# [Directions for this task]
Update the listing lines from the one containing "Is the metal" through the one containing "(x=146, y=153) →", changing "balcony" to "terrace" and leaving everything else as it is. Return only those lines.

# [Data listing]

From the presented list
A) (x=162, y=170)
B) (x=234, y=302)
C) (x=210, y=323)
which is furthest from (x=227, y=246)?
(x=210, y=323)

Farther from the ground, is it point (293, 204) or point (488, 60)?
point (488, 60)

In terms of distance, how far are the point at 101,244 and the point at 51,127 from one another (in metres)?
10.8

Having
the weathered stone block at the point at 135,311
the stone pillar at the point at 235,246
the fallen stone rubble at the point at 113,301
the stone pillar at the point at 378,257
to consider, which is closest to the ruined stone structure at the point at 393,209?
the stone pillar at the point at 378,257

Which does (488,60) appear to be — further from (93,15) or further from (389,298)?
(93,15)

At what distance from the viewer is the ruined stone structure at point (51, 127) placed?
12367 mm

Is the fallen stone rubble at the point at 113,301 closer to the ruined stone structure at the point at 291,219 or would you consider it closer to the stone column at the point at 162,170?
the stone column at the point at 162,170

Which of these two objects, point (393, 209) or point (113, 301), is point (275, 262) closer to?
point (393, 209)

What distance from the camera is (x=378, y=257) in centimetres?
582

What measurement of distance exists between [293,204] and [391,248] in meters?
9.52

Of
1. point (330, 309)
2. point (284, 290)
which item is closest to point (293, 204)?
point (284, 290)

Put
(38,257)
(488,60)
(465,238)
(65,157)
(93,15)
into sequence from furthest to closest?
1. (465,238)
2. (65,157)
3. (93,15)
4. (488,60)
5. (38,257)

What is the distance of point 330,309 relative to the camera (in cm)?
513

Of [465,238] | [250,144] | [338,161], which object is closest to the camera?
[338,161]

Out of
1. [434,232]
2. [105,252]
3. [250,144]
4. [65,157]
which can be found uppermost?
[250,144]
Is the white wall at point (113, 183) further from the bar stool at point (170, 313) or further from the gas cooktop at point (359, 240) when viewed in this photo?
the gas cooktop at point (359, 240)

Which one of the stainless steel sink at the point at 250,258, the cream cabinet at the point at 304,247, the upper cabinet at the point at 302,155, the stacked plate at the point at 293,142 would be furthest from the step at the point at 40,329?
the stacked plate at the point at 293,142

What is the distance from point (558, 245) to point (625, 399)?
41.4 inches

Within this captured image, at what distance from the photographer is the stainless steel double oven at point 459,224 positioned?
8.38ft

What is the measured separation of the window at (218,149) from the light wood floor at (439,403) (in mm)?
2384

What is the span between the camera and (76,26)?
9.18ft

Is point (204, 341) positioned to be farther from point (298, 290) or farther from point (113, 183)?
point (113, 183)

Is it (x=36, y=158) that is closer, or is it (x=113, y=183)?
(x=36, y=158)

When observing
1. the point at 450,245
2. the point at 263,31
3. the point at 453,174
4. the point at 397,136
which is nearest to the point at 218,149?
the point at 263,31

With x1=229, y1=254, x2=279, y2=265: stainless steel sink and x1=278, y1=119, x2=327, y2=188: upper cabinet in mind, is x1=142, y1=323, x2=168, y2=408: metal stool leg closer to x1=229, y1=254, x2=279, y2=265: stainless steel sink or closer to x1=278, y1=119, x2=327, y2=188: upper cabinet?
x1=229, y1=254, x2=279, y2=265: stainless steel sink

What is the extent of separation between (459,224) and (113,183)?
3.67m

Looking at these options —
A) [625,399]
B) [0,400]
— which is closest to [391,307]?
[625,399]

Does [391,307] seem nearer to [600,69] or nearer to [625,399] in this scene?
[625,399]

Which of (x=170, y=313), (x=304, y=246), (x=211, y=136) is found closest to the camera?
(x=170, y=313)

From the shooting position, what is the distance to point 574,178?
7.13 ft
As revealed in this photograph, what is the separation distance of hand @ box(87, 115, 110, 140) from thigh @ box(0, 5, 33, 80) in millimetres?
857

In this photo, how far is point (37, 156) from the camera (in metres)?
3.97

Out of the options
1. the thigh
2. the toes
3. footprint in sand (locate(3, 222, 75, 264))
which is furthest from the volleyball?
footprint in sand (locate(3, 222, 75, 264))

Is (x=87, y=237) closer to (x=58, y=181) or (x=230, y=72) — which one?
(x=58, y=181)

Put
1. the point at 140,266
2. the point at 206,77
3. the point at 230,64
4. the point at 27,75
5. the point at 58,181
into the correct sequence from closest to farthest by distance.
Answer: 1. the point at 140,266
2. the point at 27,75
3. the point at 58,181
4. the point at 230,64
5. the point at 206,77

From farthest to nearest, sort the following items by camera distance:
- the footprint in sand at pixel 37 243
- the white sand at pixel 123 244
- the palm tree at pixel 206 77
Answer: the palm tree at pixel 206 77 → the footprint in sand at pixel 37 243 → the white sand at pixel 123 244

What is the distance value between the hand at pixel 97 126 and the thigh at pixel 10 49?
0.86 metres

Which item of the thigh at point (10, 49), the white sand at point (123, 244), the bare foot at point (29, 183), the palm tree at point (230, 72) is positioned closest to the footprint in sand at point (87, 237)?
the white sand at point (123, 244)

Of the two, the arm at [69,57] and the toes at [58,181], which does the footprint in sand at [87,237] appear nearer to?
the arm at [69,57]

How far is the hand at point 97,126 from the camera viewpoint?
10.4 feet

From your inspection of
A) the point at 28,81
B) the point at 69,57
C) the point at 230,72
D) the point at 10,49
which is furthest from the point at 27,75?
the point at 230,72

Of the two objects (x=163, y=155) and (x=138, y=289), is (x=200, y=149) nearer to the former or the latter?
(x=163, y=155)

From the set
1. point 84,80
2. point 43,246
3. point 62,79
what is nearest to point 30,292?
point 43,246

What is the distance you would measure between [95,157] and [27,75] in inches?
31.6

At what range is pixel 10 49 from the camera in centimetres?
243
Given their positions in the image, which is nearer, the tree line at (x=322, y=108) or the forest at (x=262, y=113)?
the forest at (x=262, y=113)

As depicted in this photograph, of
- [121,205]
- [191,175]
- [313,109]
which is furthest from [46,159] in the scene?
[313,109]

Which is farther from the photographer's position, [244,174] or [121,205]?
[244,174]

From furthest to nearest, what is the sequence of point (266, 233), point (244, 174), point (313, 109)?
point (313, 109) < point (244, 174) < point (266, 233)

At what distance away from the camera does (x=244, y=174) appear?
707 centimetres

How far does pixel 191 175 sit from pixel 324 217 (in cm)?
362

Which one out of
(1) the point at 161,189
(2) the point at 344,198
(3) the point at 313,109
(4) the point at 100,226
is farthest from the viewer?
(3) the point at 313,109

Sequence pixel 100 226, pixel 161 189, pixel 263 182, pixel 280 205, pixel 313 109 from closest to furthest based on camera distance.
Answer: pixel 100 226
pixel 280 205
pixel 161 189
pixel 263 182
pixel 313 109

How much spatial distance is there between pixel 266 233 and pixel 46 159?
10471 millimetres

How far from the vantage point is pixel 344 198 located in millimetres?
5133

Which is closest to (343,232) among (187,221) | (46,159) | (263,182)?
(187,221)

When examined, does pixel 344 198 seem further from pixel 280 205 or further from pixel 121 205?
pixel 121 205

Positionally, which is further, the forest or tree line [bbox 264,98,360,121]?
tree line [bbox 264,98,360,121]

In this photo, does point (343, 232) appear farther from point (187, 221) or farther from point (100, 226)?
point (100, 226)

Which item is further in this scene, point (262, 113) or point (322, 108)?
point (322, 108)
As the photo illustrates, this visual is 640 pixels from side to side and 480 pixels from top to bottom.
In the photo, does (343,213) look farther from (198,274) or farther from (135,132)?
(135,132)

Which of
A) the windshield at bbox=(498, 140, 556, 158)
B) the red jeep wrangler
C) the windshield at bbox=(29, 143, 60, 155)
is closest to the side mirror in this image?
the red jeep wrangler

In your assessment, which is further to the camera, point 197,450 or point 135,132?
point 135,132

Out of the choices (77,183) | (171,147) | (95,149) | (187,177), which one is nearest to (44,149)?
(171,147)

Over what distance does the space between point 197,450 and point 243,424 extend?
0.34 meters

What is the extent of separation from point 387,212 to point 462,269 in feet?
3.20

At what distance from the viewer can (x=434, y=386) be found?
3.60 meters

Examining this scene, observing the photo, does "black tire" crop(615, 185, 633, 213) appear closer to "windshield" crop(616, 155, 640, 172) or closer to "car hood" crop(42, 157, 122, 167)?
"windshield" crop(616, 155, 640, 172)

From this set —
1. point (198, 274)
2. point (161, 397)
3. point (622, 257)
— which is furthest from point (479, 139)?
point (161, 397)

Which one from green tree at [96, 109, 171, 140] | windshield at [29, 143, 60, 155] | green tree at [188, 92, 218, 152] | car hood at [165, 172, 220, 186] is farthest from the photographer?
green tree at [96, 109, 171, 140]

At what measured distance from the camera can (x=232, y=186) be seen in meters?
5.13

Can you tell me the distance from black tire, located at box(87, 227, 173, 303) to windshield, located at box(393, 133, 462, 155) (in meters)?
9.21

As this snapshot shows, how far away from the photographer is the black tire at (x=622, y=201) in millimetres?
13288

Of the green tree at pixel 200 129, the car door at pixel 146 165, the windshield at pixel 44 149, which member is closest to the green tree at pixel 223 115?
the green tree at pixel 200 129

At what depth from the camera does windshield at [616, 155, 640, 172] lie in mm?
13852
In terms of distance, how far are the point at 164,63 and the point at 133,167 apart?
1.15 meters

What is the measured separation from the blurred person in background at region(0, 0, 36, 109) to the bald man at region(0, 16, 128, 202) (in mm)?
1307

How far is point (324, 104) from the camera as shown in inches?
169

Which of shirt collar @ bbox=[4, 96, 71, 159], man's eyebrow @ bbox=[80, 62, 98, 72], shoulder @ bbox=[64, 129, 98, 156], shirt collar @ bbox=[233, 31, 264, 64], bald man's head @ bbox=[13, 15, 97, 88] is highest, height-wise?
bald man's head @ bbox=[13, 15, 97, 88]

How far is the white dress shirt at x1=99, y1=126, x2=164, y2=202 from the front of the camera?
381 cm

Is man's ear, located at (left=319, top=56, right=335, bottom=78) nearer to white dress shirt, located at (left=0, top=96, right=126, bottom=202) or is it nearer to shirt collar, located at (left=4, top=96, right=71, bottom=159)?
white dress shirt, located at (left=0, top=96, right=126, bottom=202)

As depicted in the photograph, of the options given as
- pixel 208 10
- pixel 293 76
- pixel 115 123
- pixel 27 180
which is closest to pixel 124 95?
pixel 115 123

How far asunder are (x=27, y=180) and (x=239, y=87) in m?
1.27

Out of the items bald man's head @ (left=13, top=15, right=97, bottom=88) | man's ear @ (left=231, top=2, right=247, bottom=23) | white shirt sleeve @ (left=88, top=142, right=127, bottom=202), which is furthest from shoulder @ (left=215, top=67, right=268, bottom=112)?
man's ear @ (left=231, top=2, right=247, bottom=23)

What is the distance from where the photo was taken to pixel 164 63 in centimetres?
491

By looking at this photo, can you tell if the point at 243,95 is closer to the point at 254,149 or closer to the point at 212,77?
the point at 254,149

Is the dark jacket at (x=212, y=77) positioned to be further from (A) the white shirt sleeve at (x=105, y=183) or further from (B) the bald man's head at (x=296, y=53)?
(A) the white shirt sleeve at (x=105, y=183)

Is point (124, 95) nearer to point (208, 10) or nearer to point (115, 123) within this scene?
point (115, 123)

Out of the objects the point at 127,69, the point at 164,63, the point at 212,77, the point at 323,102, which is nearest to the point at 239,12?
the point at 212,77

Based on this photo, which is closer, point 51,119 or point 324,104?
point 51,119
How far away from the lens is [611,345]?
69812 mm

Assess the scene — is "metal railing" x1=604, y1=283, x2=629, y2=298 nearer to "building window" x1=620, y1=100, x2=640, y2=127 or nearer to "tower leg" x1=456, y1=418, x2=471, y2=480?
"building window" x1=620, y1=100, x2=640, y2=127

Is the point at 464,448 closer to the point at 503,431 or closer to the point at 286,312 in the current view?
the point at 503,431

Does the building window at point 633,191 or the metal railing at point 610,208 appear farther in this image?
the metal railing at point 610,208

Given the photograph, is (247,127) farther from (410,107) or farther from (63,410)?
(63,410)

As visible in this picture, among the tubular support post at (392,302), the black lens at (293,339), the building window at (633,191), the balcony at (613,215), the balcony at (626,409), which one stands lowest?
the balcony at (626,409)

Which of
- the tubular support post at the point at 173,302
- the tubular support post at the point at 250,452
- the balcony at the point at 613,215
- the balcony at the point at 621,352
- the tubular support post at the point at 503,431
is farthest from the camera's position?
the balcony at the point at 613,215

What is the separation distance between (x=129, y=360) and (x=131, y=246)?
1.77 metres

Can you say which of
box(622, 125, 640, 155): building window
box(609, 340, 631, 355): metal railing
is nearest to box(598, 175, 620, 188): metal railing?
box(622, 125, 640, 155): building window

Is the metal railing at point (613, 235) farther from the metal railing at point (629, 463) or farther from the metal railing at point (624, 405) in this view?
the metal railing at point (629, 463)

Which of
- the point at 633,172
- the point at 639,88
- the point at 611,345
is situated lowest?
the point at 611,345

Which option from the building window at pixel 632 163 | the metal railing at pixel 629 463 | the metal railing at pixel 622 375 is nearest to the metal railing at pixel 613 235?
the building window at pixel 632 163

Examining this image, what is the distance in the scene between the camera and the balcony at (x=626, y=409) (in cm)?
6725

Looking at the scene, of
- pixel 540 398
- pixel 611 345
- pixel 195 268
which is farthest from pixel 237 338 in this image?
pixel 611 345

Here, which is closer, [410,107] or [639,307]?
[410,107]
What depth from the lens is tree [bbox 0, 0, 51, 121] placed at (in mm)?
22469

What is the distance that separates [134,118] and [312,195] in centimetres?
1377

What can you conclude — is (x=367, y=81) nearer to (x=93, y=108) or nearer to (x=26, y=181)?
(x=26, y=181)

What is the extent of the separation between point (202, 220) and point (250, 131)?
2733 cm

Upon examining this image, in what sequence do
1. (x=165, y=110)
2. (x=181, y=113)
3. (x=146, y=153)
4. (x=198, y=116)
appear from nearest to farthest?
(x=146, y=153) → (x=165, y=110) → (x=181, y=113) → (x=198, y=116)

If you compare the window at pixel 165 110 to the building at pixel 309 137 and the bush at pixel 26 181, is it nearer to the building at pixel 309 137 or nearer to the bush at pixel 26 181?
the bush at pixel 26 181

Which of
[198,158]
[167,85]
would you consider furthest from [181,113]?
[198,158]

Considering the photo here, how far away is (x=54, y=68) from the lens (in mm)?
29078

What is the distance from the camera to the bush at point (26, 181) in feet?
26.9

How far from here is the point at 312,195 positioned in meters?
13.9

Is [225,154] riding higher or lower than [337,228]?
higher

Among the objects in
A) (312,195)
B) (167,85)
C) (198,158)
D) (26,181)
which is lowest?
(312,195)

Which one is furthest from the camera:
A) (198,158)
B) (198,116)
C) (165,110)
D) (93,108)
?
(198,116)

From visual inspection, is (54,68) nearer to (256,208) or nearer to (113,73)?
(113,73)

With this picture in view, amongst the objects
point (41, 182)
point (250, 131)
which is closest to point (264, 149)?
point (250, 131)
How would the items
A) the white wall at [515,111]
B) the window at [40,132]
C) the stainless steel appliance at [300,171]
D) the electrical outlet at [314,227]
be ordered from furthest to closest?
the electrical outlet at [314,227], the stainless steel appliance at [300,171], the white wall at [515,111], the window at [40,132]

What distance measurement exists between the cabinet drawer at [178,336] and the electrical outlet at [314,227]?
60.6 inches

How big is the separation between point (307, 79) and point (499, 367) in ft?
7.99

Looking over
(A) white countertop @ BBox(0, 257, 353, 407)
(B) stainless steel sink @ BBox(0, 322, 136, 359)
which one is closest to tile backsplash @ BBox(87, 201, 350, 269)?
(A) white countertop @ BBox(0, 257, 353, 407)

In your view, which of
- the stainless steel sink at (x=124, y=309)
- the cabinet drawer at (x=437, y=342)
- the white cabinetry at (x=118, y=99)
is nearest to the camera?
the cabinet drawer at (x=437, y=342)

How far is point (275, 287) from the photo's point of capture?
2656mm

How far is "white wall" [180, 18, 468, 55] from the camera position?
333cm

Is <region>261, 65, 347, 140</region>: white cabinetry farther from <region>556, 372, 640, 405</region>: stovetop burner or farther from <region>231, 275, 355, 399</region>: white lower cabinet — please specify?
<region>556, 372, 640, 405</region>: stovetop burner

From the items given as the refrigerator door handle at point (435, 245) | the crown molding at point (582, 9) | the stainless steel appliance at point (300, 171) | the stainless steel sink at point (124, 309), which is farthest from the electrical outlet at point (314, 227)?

# [Exercise result]
Is the metal railing at point (613, 235) farther from the metal railing at point (629, 463) or farther from the metal railing at point (624, 405) in this view?
the metal railing at point (629, 463)

Which of
- the point at 633,172
- the point at 639,88
- the point at 611,345
is situated lowest?
the point at 611,345

Which option from the building window at pixel 632 163 | the metal railing at pixel 629 463 | the metal railing at pixel 622 375 is nearest to the metal railing at pixel 613 235?
the building window at pixel 632 163

Examining this image, what is the distance in the scene between the camera and the terrace at (x=626, y=409) (in cm)?
6725

Looking at the scene, of
- pixel 540 398
- pixel 611 345
- pixel 195 268
which is farthest from pixel 237 338 in this image?
pixel 611 345

Here, which is closer, [410,107] or [639,307]?
[410,107]
What depth from the lens is tree [bbox 0, 0, 51, 121] placed at (in mm)?
22469

What is the distance that separates [134,118] and [312,195] in centimetres?
1377

What can you conclude — is (x=367, y=81) nearer to (x=93, y=108) or nearer to (x=26, y=181)?
(x=26, y=181)

What is the extent of the separation between point (202, 220) and point (250, 131)?
2733 cm

Upon examining this image, in what sequence do
1. (x=165, y=110)
2. (x=181, y=113)
3. (x=146, y=153)
4. (x=198, y=116)
appear from nearest to farthest?
(x=146, y=153) → (x=165, y=110) → (x=181, y=113) → (x=198, y=116)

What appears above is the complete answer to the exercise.